• Task directions: In the records below, find the line containing "How far is the distance", then extract that line and all subsequent lines exactly, leaving out everything else.

— begin Extracted records —

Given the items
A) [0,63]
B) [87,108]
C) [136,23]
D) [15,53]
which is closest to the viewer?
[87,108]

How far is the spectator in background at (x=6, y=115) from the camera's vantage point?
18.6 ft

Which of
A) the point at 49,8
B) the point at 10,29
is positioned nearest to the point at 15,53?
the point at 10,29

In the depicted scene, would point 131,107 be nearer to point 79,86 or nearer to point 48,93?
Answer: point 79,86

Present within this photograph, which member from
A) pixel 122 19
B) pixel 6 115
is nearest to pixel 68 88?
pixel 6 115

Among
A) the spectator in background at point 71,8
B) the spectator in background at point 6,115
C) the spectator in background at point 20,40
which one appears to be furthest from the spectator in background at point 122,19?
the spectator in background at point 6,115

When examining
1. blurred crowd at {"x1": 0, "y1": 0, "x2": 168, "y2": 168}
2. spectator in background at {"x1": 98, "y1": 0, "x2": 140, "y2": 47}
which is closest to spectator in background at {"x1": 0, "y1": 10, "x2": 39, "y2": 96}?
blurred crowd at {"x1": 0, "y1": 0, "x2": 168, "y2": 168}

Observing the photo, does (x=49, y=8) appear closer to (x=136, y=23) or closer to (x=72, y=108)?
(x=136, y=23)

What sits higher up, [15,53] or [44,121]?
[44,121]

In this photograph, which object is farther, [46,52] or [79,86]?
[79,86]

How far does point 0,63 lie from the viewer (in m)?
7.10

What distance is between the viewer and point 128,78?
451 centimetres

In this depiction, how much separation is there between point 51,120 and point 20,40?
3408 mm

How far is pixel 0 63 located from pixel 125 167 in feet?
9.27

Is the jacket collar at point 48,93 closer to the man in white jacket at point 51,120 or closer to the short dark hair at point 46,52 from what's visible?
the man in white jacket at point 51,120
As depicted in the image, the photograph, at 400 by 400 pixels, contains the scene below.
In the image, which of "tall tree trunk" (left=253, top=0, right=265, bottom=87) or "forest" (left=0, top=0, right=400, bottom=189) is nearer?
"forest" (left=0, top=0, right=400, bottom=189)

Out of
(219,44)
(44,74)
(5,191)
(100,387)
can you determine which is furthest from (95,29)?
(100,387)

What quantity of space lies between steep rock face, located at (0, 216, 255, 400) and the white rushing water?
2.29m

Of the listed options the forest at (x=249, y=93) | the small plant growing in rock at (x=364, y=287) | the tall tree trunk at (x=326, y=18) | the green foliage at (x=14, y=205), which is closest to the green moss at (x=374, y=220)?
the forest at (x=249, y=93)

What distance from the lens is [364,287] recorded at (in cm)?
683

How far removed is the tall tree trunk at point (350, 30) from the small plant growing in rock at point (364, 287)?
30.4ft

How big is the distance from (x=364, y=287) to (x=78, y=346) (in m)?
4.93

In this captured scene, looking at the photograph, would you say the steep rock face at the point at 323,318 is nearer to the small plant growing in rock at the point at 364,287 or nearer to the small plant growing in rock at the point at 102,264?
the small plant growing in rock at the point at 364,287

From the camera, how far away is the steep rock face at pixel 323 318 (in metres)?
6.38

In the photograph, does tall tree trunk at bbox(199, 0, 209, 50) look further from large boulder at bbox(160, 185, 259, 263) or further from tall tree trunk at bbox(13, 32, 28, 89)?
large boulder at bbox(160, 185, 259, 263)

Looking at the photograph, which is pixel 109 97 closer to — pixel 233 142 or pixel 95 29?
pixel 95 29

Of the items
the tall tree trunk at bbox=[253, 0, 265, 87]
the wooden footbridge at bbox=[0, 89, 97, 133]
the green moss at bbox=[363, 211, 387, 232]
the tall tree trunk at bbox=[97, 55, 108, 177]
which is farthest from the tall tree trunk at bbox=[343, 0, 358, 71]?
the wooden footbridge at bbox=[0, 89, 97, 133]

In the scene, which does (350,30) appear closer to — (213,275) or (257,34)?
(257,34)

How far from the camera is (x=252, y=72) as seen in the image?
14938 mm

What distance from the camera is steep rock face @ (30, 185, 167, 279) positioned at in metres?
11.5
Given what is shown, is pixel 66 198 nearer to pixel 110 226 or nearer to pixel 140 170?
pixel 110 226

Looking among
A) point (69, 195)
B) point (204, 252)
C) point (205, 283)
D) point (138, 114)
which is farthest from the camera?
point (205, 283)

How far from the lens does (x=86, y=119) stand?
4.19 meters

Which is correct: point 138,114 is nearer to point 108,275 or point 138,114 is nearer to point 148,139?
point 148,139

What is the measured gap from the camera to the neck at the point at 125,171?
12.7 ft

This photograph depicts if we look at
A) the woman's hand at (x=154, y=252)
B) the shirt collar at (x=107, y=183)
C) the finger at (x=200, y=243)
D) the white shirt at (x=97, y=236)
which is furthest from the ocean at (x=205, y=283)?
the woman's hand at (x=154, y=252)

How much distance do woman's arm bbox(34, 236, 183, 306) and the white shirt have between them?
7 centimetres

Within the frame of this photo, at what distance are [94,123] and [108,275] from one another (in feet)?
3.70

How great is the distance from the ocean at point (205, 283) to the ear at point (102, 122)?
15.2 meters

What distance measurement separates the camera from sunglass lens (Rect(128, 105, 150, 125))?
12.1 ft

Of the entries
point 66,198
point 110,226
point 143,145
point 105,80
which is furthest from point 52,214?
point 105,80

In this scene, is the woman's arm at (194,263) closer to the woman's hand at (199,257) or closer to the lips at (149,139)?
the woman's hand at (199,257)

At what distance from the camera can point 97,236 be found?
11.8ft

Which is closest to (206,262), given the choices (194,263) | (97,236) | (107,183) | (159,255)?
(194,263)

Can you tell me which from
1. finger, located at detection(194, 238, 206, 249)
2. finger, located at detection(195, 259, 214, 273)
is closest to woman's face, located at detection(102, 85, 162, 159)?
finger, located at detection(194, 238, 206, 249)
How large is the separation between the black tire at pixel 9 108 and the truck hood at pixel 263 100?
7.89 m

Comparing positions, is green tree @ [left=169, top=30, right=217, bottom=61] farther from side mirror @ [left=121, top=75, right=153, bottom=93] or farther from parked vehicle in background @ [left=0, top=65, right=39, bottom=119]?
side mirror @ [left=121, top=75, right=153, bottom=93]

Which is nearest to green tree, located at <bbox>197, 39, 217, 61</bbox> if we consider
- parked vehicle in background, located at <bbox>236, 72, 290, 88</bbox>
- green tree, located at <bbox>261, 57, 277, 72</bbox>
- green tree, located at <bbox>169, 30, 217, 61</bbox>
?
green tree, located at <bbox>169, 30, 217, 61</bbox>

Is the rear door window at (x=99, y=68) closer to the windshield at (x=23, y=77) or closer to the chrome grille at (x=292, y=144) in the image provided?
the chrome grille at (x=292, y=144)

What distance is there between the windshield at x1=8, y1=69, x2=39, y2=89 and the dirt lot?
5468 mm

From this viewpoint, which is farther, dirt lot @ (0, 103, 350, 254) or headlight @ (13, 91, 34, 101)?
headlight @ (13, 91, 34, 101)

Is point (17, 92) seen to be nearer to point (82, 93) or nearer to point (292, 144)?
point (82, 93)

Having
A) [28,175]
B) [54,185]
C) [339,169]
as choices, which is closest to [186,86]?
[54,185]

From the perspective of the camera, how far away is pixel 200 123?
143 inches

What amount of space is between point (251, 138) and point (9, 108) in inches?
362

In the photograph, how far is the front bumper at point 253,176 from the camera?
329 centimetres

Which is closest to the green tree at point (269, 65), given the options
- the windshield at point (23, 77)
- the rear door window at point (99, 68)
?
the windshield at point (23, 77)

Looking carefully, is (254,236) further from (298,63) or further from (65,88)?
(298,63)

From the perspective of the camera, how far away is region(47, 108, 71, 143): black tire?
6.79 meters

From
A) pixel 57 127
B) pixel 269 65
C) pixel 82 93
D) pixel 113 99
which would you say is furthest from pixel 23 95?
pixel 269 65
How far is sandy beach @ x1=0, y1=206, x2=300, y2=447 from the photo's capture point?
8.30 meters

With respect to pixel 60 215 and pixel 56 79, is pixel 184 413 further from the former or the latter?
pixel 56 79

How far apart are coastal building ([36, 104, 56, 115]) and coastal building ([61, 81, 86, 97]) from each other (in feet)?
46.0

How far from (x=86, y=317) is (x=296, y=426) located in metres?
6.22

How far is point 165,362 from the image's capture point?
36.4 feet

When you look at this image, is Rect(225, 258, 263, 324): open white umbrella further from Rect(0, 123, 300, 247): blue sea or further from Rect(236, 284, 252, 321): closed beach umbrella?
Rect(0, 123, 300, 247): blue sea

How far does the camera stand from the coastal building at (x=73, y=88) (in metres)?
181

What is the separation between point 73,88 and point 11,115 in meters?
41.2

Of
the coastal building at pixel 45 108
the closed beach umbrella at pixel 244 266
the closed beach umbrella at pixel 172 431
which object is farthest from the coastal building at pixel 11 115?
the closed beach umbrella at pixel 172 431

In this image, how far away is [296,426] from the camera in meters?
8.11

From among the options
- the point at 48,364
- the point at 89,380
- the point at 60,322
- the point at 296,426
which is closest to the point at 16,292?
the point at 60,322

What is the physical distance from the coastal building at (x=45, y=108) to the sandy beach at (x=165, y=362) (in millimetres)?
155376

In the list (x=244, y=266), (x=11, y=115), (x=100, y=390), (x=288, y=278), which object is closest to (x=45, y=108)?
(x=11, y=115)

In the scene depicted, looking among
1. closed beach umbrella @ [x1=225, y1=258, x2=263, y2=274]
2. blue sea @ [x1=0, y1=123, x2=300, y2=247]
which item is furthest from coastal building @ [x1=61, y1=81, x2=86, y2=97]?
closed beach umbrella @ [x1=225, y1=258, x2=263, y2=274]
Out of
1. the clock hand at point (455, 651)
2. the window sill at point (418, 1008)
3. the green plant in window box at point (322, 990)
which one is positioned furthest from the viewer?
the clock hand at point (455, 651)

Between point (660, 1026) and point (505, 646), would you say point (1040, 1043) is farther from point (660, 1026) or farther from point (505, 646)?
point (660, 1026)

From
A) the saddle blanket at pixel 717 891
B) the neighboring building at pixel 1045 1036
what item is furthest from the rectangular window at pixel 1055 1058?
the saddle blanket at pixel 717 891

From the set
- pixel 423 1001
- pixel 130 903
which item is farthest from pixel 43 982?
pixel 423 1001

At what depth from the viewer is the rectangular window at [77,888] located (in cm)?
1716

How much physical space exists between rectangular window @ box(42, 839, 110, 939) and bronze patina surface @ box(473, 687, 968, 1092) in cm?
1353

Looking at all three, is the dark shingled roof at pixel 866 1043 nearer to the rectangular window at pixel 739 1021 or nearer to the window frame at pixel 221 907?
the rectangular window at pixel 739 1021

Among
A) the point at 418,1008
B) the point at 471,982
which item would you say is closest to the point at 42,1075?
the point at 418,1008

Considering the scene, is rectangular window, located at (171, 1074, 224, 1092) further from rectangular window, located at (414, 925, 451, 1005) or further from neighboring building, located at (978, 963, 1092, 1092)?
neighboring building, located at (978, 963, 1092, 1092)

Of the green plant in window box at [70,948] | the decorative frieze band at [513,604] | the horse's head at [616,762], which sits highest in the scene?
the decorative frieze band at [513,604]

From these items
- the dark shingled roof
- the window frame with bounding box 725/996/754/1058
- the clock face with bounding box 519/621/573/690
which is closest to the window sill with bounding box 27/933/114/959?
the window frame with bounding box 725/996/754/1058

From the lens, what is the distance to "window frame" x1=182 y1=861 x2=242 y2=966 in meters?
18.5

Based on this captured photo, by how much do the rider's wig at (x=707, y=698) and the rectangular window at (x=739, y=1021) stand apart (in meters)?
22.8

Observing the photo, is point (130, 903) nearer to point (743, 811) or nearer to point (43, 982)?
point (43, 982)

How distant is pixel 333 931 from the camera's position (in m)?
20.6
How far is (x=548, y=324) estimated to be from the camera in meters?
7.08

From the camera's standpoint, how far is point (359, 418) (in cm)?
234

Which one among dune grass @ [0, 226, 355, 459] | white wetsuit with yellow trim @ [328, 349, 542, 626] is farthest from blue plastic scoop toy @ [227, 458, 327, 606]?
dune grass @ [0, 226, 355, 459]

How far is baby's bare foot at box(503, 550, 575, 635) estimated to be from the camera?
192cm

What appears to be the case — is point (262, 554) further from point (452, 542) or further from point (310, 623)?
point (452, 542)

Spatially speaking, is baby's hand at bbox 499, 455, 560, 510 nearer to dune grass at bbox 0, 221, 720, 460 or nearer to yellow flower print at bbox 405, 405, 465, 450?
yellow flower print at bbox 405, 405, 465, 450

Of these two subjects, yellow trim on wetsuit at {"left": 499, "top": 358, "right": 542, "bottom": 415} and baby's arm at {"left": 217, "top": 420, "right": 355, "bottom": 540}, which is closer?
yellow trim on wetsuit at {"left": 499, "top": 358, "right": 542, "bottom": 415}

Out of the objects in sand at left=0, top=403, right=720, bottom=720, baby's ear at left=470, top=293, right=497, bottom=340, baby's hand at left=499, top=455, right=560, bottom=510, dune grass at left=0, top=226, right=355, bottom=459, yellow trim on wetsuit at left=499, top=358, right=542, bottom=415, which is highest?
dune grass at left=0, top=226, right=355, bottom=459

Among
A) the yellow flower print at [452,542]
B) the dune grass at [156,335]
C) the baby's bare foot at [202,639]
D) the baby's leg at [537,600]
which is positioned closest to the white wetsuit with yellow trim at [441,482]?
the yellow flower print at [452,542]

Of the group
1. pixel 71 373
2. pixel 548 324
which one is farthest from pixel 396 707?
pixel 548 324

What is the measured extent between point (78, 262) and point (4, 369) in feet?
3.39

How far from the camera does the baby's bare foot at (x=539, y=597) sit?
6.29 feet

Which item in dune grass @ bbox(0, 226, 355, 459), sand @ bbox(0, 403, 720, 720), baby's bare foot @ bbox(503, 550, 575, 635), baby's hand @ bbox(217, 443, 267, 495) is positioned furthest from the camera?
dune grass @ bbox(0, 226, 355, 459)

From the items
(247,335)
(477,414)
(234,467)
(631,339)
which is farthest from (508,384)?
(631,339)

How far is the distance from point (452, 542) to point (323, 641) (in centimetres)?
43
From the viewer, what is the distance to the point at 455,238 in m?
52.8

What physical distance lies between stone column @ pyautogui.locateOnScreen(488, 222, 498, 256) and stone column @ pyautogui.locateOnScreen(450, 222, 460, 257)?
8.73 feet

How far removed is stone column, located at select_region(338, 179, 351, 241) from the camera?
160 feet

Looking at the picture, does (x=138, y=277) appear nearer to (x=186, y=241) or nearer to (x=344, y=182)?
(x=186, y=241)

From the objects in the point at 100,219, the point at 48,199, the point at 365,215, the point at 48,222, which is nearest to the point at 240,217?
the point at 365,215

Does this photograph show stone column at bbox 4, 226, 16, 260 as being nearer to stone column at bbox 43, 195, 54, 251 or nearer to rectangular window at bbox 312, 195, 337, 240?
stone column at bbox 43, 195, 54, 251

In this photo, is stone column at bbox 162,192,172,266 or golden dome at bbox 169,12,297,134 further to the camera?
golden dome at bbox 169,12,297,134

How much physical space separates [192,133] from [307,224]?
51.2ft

— end Extracted records —

• Solution for this task:
How far is the distance from point (452, 542) to point (323, 641) (in centimetres)?
43
From the viewer, what is the distance to the point at 455,238 in m?
52.8

What physical distance lies between stone column @ pyautogui.locateOnScreen(488, 222, 498, 256) and stone column @ pyautogui.locateOnScreen(450, 222, 460, 257)?
8.73 feet

How far removed is stone column, located at select_region(338, 179, 351, 241) from the camera?
160 feet

Looking at the picture, does (x=138, y=277) appear nearer to (x=186, y=241) or nearer to (x=344, y=182)?
(x=186, y=241)

From the objects in the point at 100,219, the point at 48,199, the point at 365,215, the point at 48,222, which is nearest to the point at 240,217?
the point at 365,215

Does this photograph show stone column at bbox 4, 226, 16, 260 as being nearer to stone column at bbox 43, 195, 54, 251 or nearer to rectangular window at bbox 312, 195, 337, 240?
stone column at bbox 43, 195, 54, 251

In this photo, is stone column at bbox 162,192,172,266 or golden dome at bbox 169,12,297,134 further to the camera?
golden dome at bbox 169,12,297,134

How much physical space separates [192,133] from [307,224]?
51.2ft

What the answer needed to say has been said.